Answer these questions about the forum thread on upper/lower split advice.
(a) How often does liamhutch plan to train during the next muscle gaining phase?
(b) For how long does stavmangr say drop sets and rest pause sets are good?
(c) How many sets and reps does Growing Lad give for the squat?

─── TEXT BLOCK

# upper/lower split advice



## liamhutch (Mar 25, 2008)

When i start my next muscle gaining phase (dont want to call it bulking) i am going to follow an upper and lower body split, 1 set to failure per exercise and training every other day.

Which of these would be a better layout in your opinions for max gains, here are 2 example upper days...

1. rest pause sets

decline bench

clean and press

dips

deadlift

pull ups

drop sets

incline dumbel press

lateral raise

skullcrushers

bent over row

bent lateral raise

2. decline bench RP (rest pause)

incline dumbel press DS (drop set)

clean and press RP

lateral raise DS

dips RP

skullcrushers DS

deadlift RP

bent over row DS

pull ups RP

bent lateral raise DS


----------



## liamhutch (Mar 25, 2008)

dont want advice on other routines, cheers


----------



## liamhutch (Mar 25, 2008)

bumpppp


----------



## stavmangr (Nov 25, 2008)

1 Why dont you do week 1 workout 1 and week 2 workout 2?

2 Is that all your upper body routine?youre missing eg bis

3 Ive found hard to lift max in a day 0f 2 big muscles group training,you lift your max on bench press but later on can you lift max for your back? like deads or bar rows??

4 Drop sets and rest pause sets are excellent for muscle growth but IMO are good for 2 months more than that you get joints pain,injuries and possible ovetraining,you need after 2 months to go back to straight sets with reps 10-15 and then back to drop sets.

5 Im not a fun of upperdown body splits too many muscles groups too many exercises to do.IMO this split is good if you do another sport and use weights as a complimentary training.


----------



## Growing Lad (Feb 14, 2009)

Upper

Bench 4 x 6-8

Bent over row 4 x 6-8

Military press 3 x 8

Chin/pulldown 3 x 8

Bicep exercise 2 x 8

Tricep exercise 2 x 8

Lower

Squat 5 x 5

Sldl 5 x 5

legpress 3 x 10

calve exercise 3 x 10

remember your hitting each muscle group 2 x week so dont need a massive volume each workout. keep intensity high and add weight each week and its simple :thumbup1:


----------



## martin brown (Dec 31, 2008)

liamhutch said:


> When i start my next muscle gaining phase (dont want to call it bulking) i am going to follow an upper and lower body split, 1 set to failure per exercise and training every other day.
> 
> Which of these would be a better layout in your opinions for max gains, here are 2 example upper days...
> 
> ...


Neither are great TBH. growing lad is right - his routine looks alot more solid.

You should order exercises with highest skill first, then largest moves with largest muscle groups down to isolation or machines last.

I really dont think clean and press is a very good exercise for drop sets or rest pause. I know you don't want advice on other routines but you need it by the looks of things.

──────
─── DATA RECORDS

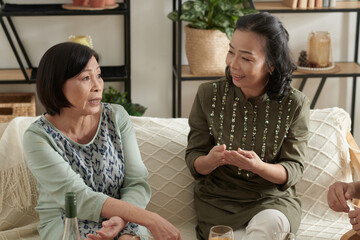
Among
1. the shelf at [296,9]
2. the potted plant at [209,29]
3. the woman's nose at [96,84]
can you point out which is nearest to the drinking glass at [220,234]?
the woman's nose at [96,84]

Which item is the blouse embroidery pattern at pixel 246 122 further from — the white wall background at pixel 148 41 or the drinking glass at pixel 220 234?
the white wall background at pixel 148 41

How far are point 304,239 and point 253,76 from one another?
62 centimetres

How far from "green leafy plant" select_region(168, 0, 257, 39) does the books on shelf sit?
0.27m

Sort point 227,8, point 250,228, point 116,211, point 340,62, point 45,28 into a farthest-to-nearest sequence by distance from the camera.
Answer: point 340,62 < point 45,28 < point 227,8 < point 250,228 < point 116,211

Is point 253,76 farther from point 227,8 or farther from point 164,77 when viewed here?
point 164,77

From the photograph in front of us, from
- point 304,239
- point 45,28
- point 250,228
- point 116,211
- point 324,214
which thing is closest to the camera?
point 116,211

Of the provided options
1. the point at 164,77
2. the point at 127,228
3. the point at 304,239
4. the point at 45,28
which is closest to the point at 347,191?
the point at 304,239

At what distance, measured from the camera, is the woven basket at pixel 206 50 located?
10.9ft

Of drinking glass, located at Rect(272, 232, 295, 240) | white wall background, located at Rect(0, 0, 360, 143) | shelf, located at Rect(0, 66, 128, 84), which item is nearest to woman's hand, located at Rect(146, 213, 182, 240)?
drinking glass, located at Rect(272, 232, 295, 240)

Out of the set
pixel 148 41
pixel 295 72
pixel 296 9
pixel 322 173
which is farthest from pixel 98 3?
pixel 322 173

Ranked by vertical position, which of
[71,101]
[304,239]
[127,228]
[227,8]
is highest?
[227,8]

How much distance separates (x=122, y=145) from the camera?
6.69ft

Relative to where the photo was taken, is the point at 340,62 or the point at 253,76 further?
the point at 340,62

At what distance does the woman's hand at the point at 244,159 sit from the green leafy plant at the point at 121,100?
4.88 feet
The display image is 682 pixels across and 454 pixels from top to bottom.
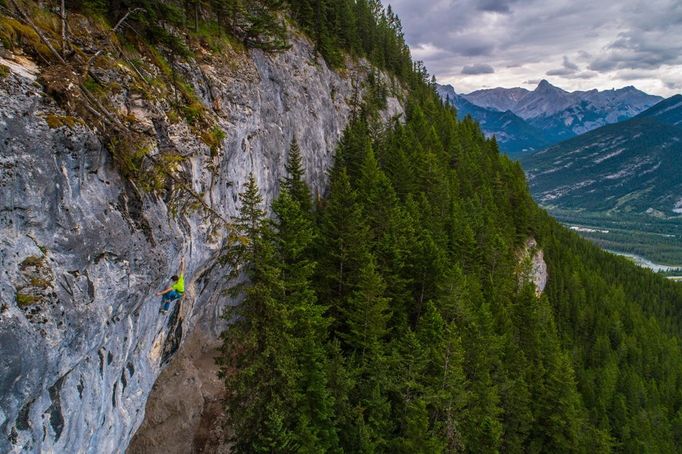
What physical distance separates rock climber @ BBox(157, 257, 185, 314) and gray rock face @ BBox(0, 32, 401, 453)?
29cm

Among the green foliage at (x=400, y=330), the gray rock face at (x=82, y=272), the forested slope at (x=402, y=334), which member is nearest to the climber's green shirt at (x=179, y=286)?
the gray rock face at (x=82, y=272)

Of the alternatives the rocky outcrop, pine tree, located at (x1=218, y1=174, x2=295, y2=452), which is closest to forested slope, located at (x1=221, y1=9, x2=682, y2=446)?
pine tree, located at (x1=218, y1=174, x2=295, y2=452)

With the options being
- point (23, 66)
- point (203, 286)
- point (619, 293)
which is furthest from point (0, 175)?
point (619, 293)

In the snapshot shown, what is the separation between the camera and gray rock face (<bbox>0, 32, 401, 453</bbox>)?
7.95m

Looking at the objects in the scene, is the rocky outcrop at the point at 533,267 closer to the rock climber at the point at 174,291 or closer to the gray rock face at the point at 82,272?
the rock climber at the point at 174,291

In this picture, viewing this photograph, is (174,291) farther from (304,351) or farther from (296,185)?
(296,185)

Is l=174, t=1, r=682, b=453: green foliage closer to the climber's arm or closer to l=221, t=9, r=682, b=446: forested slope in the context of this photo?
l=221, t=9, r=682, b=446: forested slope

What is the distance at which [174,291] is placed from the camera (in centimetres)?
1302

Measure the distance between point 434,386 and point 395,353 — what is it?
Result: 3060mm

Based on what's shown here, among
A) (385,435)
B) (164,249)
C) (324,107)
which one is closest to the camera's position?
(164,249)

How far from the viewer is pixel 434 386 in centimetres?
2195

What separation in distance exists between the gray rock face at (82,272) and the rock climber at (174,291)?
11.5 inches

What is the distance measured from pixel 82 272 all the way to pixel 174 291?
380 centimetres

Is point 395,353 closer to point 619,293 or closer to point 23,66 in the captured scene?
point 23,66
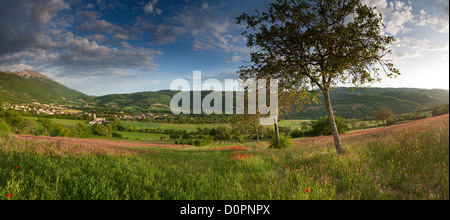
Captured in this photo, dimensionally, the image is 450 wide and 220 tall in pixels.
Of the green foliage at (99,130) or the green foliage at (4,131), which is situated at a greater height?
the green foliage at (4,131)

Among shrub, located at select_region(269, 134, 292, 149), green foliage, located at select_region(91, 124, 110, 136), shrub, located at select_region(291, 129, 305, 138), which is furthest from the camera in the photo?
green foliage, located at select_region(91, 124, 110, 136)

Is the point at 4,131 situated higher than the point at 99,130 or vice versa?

──────

FULL ANSWER>
(a) Every other day.
(b) Two months.
(c) 5 x 5.